While the South Carolina Low Country is remembered as a land of massive plantations, impossibly wealthy planters, and overwhelming black majorities (up to 80% of residents in the antebellum period were slaves), the region also had a thriving yeoman class. McCurry's definition of a "yeoman" is anyone who owned his land and worked it with his own hands, which was generally true of farmers who owned fewer than 150 acres and fewer than 10 slaves. While 10 slaves may seem like a large workforce, McCurry shows that yeomen typically bought children or women because they were cheaper than adult men (over half of the slaves on these small farms were children — pg. 49). Similarly, the 150 acres were generally of poor quality, since large planters owned the rich, rice-producing lowlands.
Yeomen considered themselves freemen, citizens, and heads of their own households and, thus, the political equals of their elite planter neighbors. While planters were often uneasy about the ramifications of democratic ideology, they “forged an uneasy alliance” with yeomen on the basis of their common position as heads of households and benefited from yeomen’s support at the polls (93). For their part, yeomen supported the systems of slavery and social hierarchy because their own claims to power rested on the power and privileges afforded them under those systems.

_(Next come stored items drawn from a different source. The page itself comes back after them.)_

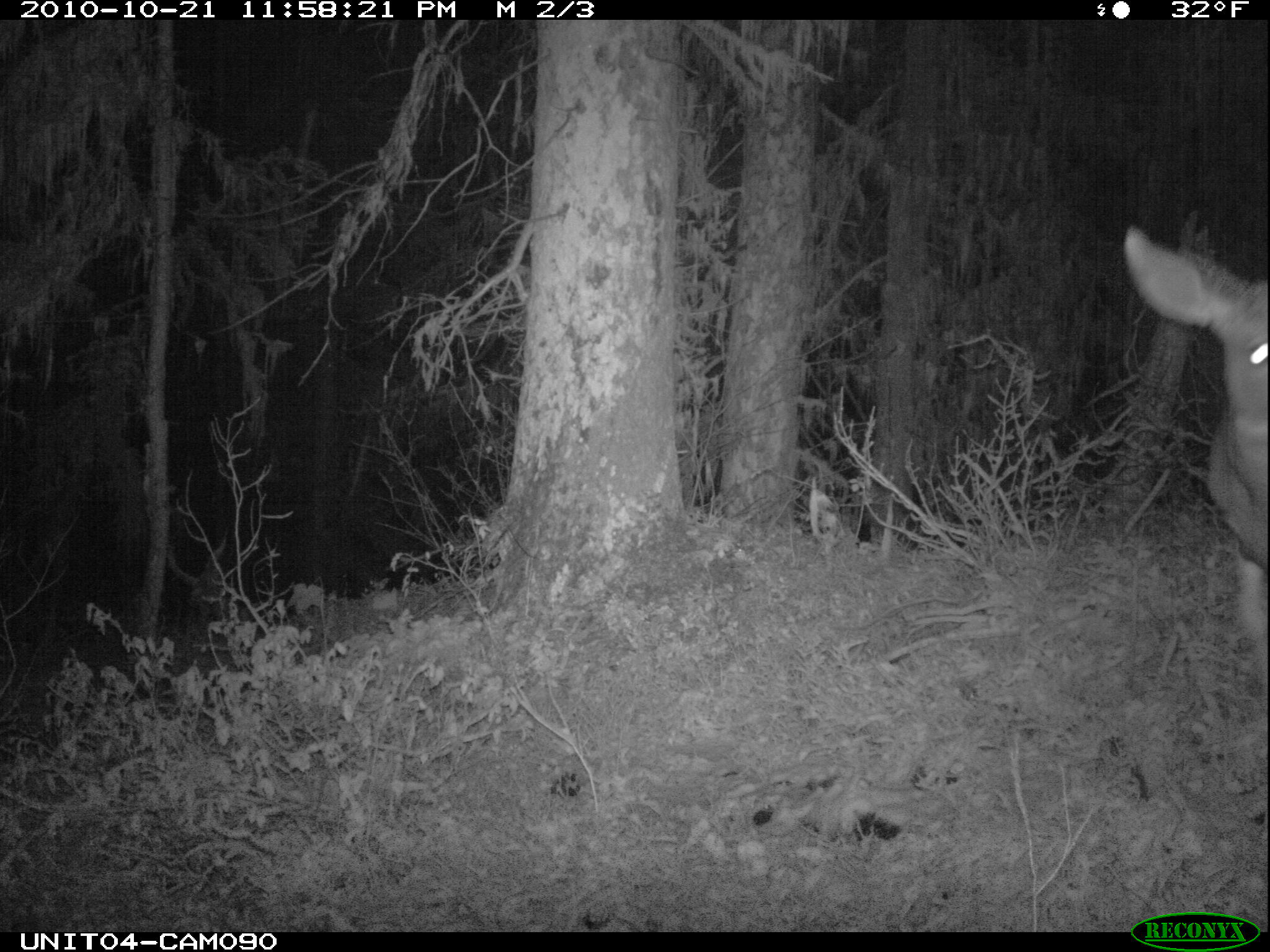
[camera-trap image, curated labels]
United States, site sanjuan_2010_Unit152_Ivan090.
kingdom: Animalia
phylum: Chordata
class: Mammalia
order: Artiodactyla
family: Cervidae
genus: Odocoileus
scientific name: Odocoileus hemionus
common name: mule deer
Odocoileus hemionus (mule deer).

McCurry's book is important because it undercuts the ubiquitous neo-Confederate claim that very few Confederate soldiers were slave owners and thus did not fight to preserve slavery. McCurry argues convincingly that free, white heads of household supported slavery because their privileged position rested on their ability to claim absolute dominion over their households, whether those households included only their own wives and children or hundreds of enslaved workers. She also examines tensions between planters and yeomen, as well as their social interactions:
Out of the personal nature of the ties that bound them, out of their common respect for private property and property in man, and out of the social and political imperatives of slave society, yeomen and planter in the South Carolina Low Country forged a workable alliance (112).

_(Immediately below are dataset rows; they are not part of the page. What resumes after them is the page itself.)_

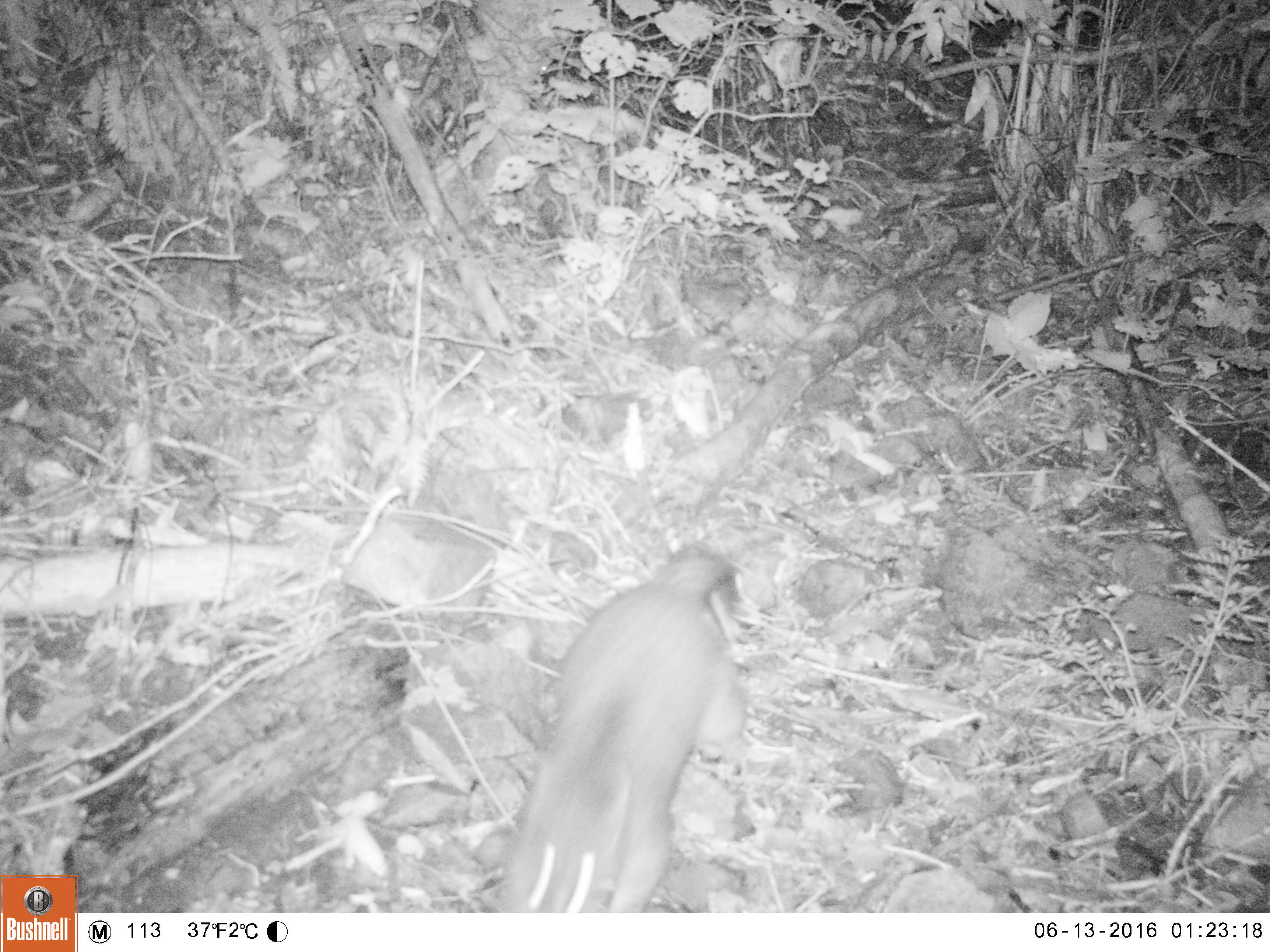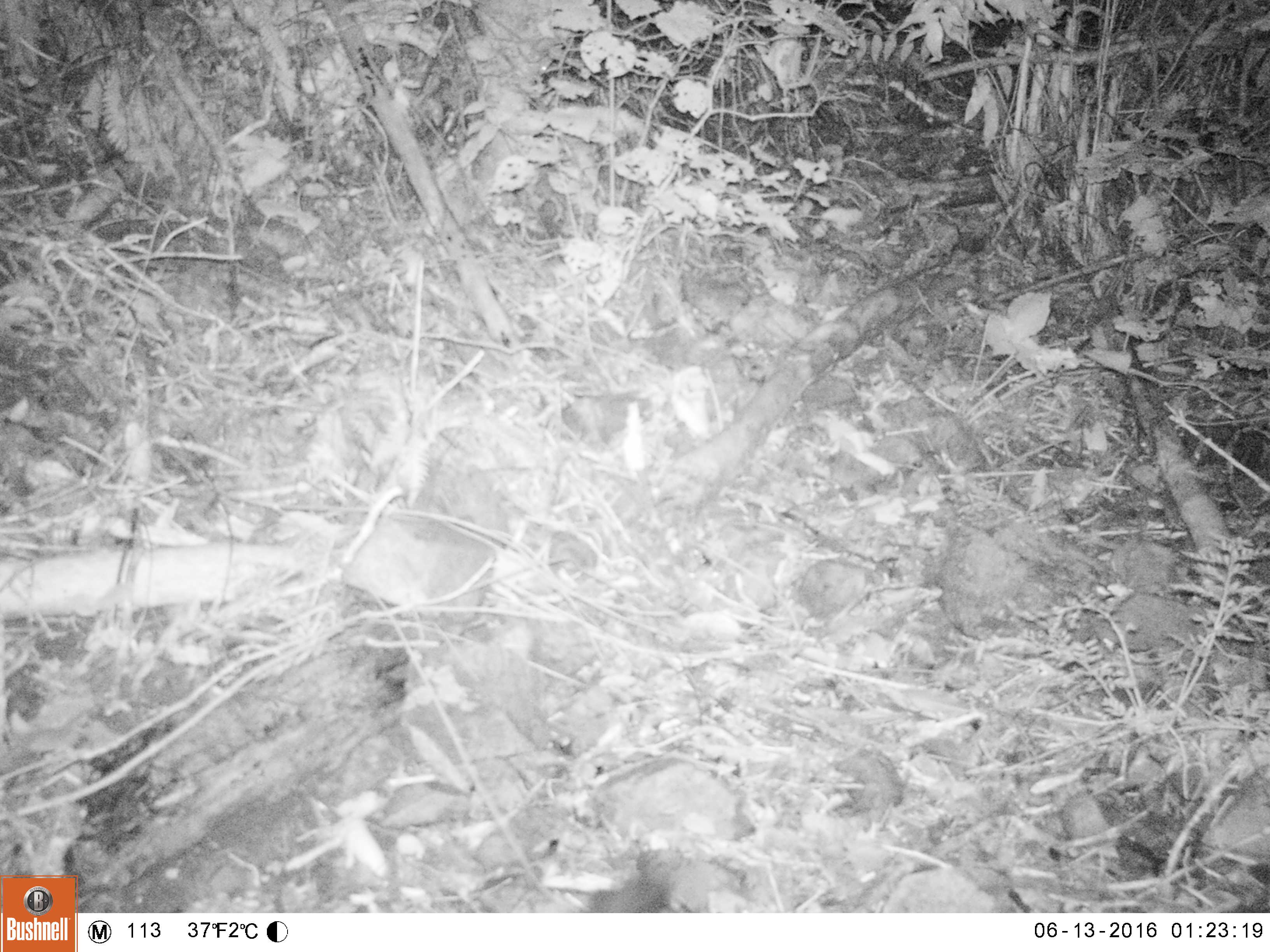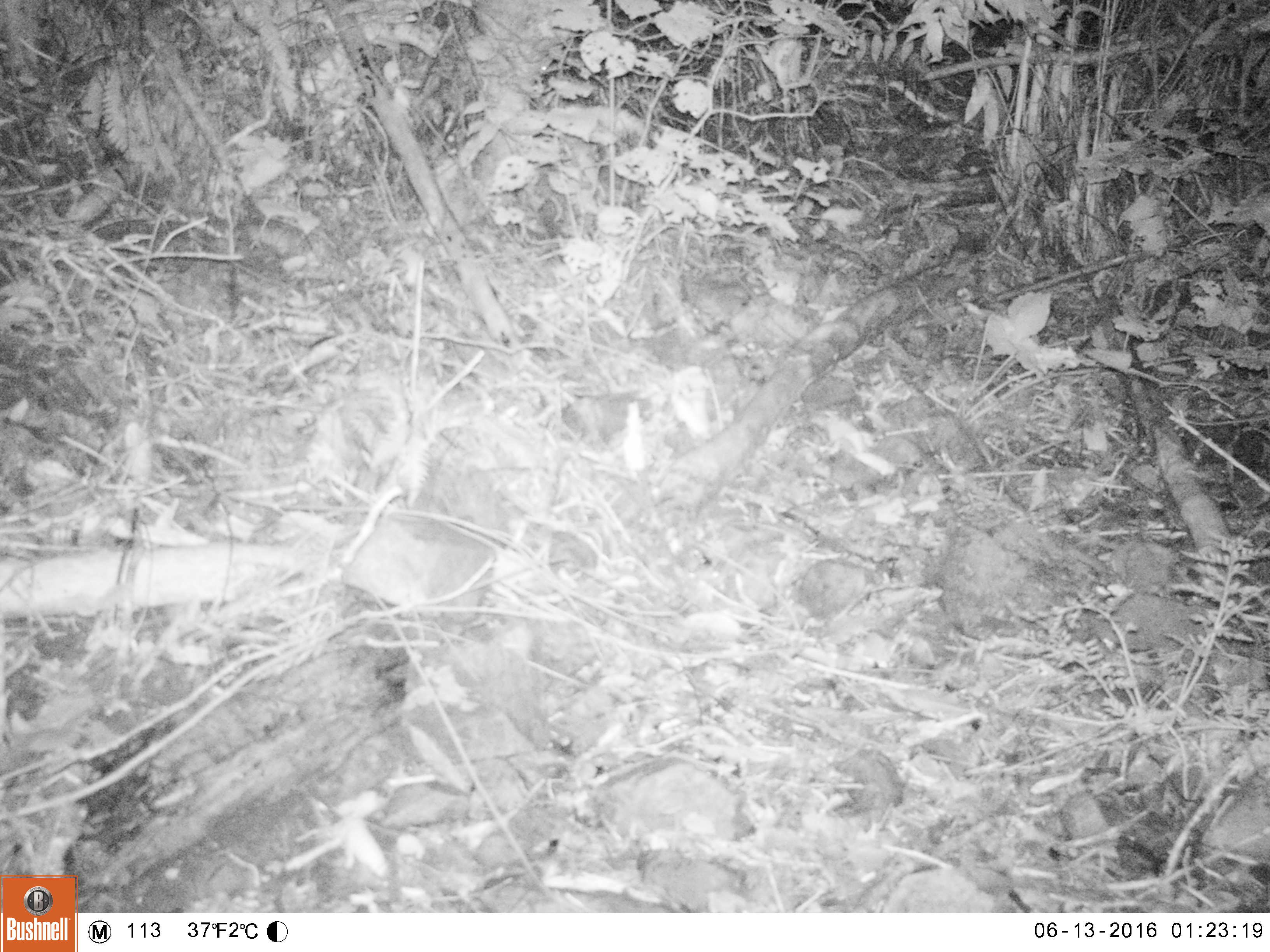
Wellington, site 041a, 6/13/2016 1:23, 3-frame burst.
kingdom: Animalia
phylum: Chordata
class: Mammalia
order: Didelphimorphia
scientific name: Didelphimorphia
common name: possum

I would recommend this book to anyone who has ever tried to explain why white Southerners who did not own slaves supported the system nevertheless. One caveat: The South Carolina Low Country had a unique social and economic landscape due to the large number of huge rice plantations, so we should be careful not to extrapolate to other parts of the South (for example, over 75% of white heads of households in some SC parishes were slaveowners). That said, her argument about household heads supporting a system of privacy and household autonomy that upheld slavery will probably travel well.